## WRITTEN REQUEST:
Reproduce the items word for word, from the line with "What measure of" up to and including the line with "the racket head".

## EXCERPTED RECORDS:
■ ■ ■

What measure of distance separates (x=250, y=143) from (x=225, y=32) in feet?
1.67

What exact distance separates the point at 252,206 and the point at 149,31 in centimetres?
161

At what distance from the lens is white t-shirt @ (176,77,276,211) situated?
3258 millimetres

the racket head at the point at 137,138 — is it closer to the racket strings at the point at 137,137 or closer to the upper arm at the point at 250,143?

■ ■ ■

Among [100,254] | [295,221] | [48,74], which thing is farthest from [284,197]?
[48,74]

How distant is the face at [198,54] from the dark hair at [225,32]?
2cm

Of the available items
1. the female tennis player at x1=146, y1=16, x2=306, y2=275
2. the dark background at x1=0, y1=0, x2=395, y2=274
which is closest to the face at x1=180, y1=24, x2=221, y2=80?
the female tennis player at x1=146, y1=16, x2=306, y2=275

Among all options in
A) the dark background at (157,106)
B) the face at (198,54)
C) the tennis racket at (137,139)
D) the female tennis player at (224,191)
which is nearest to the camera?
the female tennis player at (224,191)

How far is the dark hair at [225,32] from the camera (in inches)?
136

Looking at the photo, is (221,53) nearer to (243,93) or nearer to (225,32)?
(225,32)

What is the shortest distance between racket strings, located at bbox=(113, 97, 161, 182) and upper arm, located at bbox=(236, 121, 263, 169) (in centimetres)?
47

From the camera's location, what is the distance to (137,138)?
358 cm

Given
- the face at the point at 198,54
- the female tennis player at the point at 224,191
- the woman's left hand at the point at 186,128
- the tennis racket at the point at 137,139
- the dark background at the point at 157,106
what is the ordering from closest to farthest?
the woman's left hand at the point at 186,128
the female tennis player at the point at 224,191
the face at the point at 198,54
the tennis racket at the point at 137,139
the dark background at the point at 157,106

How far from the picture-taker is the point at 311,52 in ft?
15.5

■ ■ ■

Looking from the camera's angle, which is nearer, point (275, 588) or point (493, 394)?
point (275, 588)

■ ■ ■

## TASK RESULT:
What measure of distance separates (x=250, y=143) from (x=225, y=32) in feet?
1.67

What exact distance separates the point at 252,206 and the point at 149,31 in centimetres?
161

At what distance from the lens is white t-shirt @ (176,77,276,211) situated?
3258 millimetres

the racket head at the point at 137,138 — is it closer to the racket strings at the point at 137,137 or closer to the upper arm at the point at 250,143?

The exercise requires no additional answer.